#### Rows from a dataset:
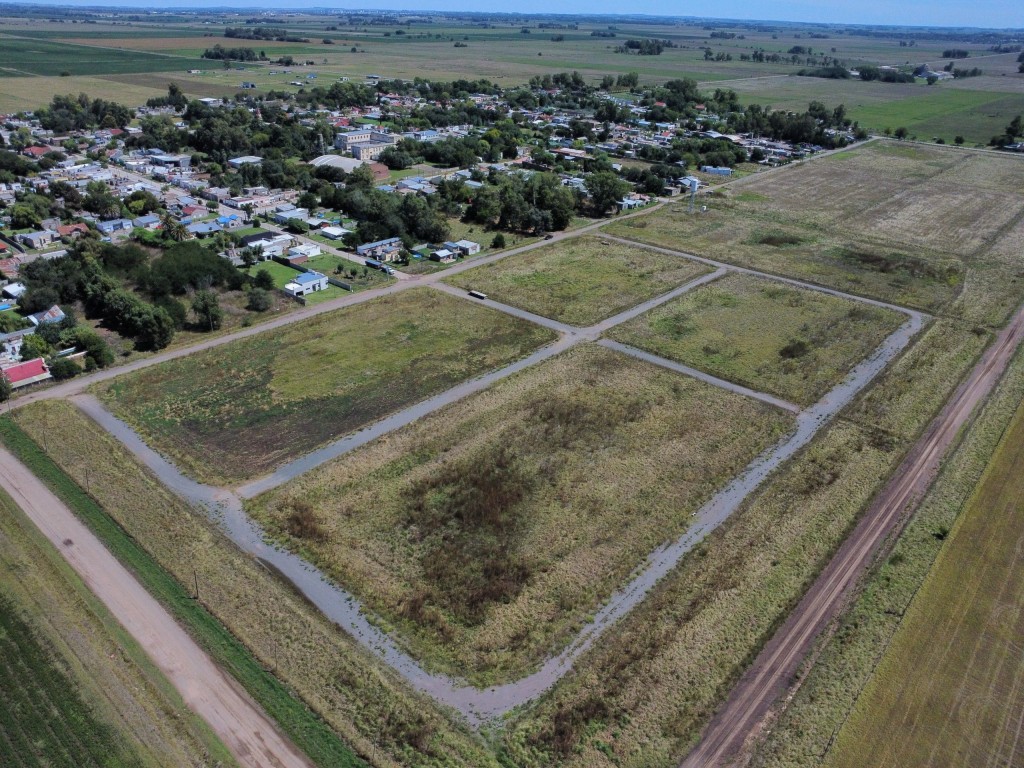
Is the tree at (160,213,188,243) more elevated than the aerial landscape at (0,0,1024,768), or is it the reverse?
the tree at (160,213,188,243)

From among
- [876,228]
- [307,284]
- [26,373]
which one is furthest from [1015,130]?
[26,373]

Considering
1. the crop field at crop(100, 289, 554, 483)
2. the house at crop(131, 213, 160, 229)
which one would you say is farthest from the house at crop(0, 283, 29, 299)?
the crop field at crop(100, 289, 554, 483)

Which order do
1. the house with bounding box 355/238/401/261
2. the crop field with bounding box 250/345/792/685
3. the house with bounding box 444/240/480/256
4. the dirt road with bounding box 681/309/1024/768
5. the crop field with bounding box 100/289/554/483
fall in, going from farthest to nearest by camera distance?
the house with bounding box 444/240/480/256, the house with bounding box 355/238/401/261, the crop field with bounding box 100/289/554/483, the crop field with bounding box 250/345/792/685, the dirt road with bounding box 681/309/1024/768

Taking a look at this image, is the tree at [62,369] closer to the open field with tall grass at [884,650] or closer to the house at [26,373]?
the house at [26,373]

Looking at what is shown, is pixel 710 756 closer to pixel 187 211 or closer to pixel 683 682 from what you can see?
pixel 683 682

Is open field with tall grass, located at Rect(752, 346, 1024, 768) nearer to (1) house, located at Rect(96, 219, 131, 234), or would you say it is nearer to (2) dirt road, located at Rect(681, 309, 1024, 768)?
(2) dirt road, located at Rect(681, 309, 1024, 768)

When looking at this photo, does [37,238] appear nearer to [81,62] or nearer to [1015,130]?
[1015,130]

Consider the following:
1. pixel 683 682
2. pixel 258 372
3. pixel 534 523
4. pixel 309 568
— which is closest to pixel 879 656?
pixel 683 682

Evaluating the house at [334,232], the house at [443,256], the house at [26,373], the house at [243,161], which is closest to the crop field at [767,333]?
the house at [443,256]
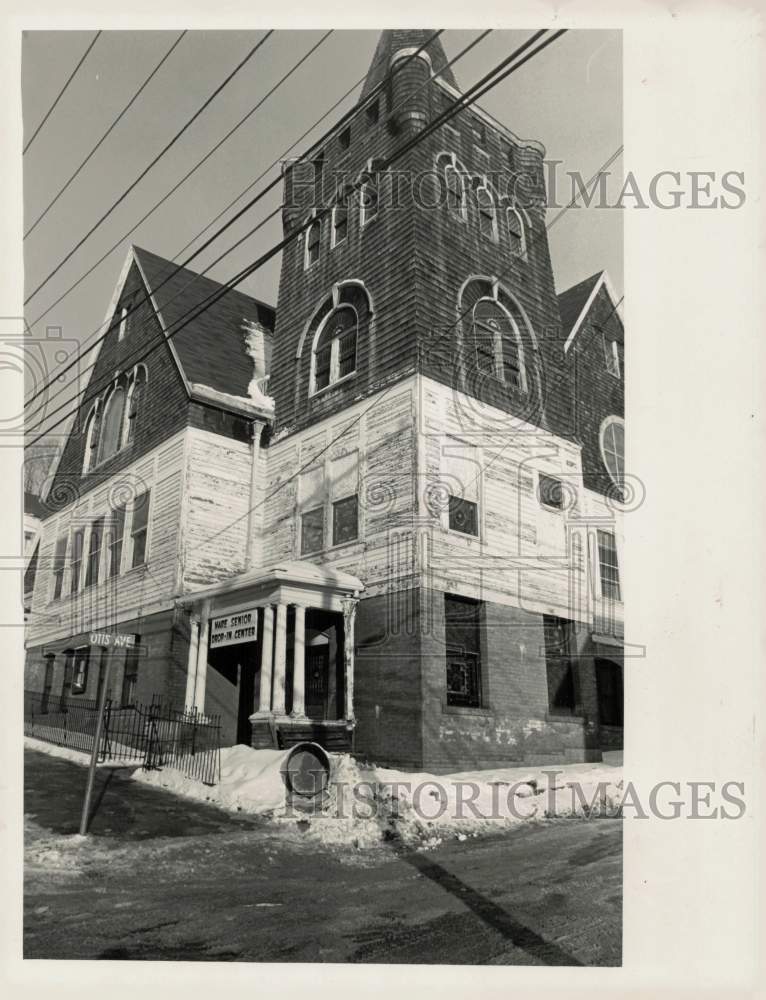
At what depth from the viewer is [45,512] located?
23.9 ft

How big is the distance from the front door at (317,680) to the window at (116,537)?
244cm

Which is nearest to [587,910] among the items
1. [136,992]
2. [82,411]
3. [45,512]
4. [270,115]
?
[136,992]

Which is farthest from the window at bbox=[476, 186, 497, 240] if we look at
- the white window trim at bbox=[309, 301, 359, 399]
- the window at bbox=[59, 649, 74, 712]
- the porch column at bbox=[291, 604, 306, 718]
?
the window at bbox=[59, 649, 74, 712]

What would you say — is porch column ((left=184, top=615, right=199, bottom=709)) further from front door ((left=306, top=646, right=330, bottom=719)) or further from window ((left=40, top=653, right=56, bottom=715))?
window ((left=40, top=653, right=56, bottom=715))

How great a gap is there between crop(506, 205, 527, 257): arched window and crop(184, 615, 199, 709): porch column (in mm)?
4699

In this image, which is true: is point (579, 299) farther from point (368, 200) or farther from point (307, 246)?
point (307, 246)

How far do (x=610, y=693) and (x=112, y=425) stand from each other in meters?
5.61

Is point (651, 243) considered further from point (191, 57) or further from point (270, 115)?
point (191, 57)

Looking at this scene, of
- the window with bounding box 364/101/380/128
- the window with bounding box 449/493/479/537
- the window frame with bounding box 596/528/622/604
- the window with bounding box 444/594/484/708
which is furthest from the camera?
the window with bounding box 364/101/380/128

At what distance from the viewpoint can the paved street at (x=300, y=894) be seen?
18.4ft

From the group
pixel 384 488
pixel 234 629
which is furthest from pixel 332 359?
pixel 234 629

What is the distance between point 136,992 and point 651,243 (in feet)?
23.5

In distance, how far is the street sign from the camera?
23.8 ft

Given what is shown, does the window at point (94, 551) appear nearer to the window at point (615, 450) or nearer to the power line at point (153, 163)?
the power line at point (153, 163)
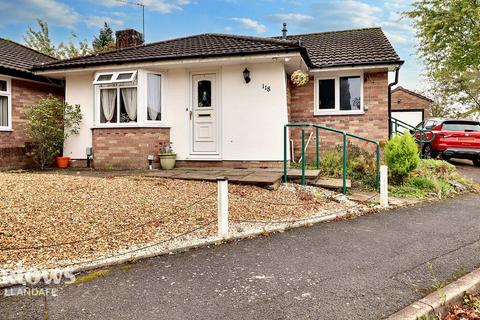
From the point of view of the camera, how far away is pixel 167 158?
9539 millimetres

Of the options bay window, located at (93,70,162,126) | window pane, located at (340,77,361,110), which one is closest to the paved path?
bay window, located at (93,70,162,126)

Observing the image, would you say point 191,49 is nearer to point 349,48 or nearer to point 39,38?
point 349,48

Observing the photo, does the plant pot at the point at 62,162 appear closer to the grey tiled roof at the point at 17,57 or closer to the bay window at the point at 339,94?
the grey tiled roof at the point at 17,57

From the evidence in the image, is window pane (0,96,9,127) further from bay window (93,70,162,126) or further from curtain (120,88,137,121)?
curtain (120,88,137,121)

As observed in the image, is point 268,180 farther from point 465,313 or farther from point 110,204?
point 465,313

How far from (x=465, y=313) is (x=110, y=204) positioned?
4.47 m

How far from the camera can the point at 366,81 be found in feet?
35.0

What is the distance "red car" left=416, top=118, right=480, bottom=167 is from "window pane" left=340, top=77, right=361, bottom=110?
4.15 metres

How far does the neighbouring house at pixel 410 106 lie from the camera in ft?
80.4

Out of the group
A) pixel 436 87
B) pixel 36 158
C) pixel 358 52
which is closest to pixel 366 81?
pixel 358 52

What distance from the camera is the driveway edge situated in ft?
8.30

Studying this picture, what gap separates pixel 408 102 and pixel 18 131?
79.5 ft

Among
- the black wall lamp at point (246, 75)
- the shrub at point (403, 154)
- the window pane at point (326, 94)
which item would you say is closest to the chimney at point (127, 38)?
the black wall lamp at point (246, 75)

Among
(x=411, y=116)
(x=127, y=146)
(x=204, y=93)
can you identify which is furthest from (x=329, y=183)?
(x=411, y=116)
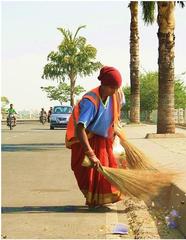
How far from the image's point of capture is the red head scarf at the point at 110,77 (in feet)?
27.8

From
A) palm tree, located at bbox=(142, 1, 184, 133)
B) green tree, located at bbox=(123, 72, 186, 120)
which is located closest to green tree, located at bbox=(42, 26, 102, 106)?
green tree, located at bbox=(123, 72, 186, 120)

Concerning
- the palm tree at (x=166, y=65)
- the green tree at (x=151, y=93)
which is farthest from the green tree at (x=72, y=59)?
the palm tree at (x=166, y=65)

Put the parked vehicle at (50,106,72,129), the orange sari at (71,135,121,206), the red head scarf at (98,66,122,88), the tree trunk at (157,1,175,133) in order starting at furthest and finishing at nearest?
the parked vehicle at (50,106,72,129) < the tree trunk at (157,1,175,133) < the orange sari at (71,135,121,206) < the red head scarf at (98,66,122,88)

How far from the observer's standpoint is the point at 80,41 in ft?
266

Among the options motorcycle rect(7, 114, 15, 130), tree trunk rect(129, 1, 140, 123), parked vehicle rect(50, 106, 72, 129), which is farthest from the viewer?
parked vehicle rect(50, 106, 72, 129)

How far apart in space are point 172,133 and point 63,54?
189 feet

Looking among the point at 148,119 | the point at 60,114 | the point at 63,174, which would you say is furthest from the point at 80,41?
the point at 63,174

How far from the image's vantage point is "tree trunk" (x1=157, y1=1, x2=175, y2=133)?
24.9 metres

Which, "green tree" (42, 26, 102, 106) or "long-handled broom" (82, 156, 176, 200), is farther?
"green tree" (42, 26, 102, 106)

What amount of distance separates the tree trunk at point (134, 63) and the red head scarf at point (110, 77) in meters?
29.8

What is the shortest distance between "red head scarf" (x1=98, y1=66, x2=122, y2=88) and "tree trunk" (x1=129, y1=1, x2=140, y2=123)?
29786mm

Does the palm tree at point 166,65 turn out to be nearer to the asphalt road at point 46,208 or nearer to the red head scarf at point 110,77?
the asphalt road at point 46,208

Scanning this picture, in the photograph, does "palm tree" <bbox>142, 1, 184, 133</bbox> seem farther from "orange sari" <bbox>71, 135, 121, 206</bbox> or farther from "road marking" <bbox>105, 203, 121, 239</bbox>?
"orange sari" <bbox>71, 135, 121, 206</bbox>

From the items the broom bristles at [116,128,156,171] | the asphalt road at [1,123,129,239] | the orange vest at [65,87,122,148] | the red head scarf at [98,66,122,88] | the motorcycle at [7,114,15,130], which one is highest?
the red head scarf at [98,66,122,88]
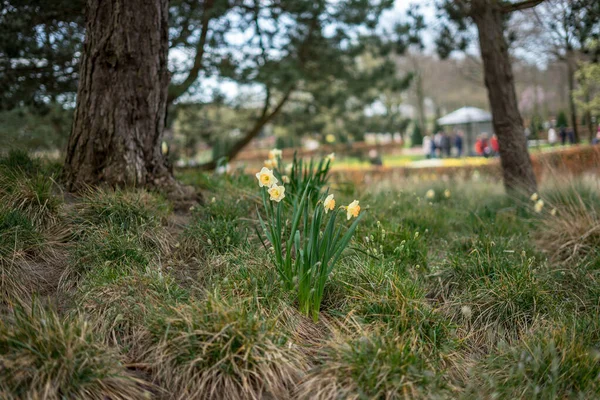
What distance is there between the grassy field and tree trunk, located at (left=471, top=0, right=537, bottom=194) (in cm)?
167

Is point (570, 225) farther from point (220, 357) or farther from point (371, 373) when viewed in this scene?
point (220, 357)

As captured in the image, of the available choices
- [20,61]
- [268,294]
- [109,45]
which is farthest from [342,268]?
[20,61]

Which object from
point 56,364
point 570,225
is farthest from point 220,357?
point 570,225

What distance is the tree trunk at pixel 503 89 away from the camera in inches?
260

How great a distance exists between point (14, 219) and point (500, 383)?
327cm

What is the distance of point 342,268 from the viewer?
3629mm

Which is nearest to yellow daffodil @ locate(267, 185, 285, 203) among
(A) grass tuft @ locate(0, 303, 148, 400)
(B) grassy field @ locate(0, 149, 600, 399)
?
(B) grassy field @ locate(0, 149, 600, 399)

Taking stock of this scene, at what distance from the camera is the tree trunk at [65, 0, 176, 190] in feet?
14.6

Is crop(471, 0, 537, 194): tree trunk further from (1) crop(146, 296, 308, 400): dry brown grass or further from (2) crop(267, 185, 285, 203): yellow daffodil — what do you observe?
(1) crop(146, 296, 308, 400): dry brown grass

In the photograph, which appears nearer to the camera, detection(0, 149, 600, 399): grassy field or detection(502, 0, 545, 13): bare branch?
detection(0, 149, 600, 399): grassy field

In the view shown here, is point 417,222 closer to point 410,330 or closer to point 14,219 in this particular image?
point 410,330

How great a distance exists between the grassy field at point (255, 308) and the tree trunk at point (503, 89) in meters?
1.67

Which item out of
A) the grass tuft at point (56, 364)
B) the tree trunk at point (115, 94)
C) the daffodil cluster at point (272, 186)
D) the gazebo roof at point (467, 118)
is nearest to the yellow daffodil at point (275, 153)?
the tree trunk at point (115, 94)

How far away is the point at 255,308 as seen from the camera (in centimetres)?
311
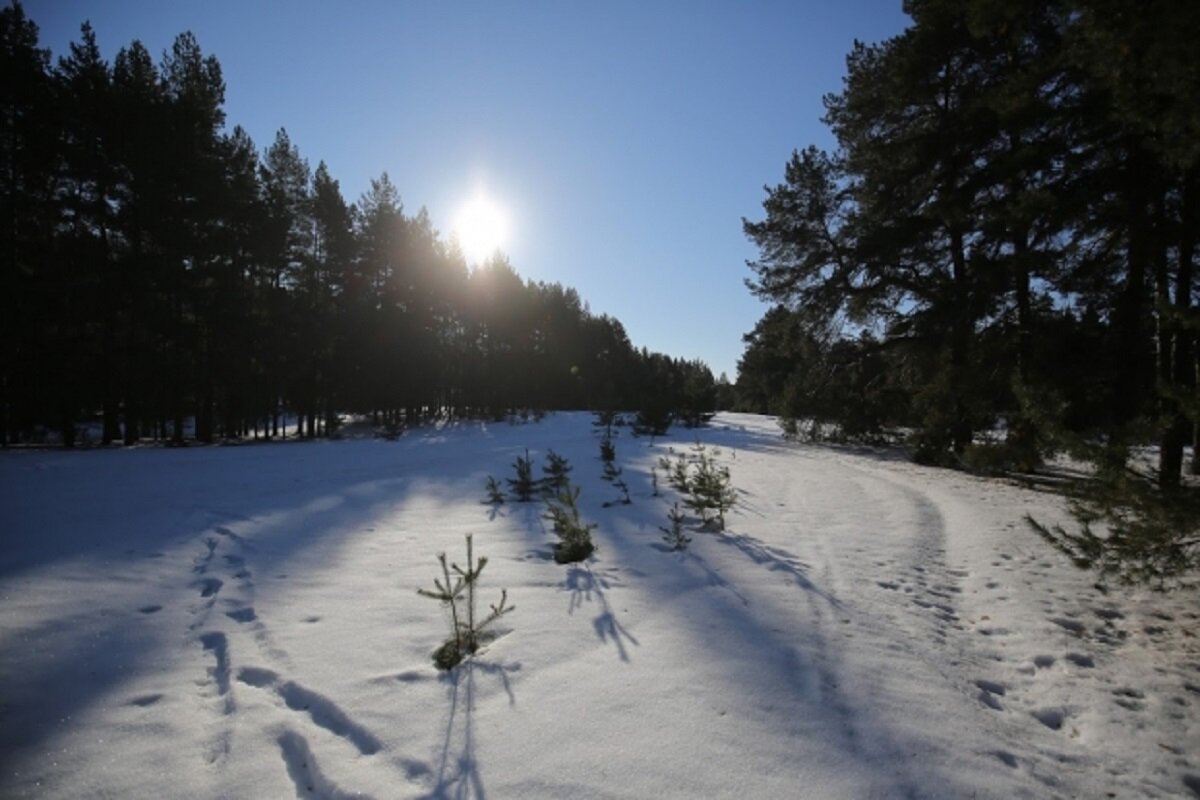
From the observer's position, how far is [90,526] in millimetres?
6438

#### EXERCISE DETAILS:
Omit the pictures and please write out exactly the lines between the one containing "In the photograph, which" and the last line of the entries, both included.

#### WRITTEN RESPONSE:
In the photograph, which appears nearer to the camera, detection(0, 149, 600, 399): grassy field or detection(502, 0, 545, 13): bare branch?
detection(0, 149, 600, 399): grassy field

In the view shown here, is point 417,222 closer to point 410,330 or closer to point 14,219 in this particular image?
point 410,330

How great a distance exists between the grassy field at point (255, 308) and the tree trunk at point (503, 89) in meters?
1.67

Which item out of
A) the grass tuft at point (56, 364)
B) the tree trunk at point (115, 94)
C) the daffodil cluster at point (272, 186)
D) the gazebo roof at point (467, 118)
is nearest to the yellow daffodil at point (275, 153)?
the tree trunk at point (115, 94)

How far away is the point at 255,308 as seen from the camera (in centimetres)?
311
From the observer's position, how far is [90,526] in millimetres?
6438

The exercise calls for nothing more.